Battle fatigue…I picked him out of the lost and found. He made fun of me. We escaped for a day to a meme-free zone, hiked for hours. We held hands at the top and had a picnic. He looked out at the expanse of sky and remembered the people who loved him and how they still do, from their perches higher still…
Who authored that or what is that from ?
Twitter, I don’t remember from whom…
It’s OK we are voting next year … lmao
OH ! What do you mean Marshall law ?
OH ! What do you mean COG ???
OH ! What do you mean there is no Elections ? . . .
With all the bots and shenanigans directing narratives on social media its difficult to get a clear picture of just how rebellious “we the people” are feeling but after seeing the recent marches around the world I think it is getting pretty serious.
… “Marches” - a euphemism for - “Pressure Release Valve”

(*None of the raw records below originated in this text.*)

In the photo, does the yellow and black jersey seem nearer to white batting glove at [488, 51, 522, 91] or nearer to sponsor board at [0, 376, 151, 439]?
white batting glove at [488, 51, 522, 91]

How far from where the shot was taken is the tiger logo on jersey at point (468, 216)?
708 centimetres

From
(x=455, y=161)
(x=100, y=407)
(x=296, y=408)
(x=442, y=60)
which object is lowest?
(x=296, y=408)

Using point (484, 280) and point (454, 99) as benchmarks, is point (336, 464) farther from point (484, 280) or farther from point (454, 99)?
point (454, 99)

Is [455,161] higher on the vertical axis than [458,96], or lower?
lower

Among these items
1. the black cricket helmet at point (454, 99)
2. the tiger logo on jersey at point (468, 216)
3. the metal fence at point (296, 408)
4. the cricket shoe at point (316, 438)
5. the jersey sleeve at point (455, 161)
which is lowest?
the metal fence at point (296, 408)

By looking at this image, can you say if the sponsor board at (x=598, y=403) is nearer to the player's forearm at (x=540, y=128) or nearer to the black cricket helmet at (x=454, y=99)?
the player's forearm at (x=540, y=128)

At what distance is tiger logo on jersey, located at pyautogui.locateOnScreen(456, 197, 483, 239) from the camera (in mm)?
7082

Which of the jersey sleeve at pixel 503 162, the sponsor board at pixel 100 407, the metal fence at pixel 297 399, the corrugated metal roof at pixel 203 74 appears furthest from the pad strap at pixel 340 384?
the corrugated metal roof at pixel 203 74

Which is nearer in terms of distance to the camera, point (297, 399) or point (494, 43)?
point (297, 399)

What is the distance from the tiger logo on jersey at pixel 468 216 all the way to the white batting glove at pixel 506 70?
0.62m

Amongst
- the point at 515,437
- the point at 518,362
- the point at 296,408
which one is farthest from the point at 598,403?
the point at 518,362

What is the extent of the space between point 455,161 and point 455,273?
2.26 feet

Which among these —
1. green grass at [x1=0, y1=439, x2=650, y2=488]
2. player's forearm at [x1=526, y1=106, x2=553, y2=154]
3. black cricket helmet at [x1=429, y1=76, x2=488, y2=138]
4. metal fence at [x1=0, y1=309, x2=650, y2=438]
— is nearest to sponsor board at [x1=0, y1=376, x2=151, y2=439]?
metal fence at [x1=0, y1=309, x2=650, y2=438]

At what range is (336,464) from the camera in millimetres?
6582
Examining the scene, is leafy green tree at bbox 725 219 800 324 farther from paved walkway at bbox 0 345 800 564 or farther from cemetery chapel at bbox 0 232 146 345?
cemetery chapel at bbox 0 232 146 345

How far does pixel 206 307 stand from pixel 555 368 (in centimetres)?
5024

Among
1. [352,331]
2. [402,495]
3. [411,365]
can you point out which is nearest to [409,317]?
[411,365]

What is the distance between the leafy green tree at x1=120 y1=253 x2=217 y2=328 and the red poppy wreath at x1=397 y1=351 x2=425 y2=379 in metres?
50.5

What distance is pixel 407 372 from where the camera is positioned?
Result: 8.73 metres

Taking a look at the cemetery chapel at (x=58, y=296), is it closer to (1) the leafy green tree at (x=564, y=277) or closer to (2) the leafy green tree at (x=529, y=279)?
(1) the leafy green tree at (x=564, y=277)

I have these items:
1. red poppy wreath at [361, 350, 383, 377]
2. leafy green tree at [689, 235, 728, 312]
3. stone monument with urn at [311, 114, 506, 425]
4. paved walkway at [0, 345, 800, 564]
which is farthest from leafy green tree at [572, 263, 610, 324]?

As long as they’re marching, TPTB aren’t worried, because they know everyone is out in the streets.
Scarmoge, would you give me the name of the learning theorist you’ve mentioned in past vidchat? Pierce? Perce?
The Martial( “march-all”) Laws:
- Protest = a futile march for some
cause - Demonstration = a futile march
against some cause - War = a futile march for and/or against
someone else’s cause - Nonparticipation( as in, nonviolence, minding-one’s-own-business, being-a-productive-member-of-society, Life etc.) = a futile march against the Fates and/or towards Destiny
Hello June,
Sure, the name you are thinking of is that of Charles Sanders Peirce. If you spend time with his work you will find that he made contributions not only to learning theory but to many other areas as well.
Enjoy!
Marches: a simulation of accomplishing something?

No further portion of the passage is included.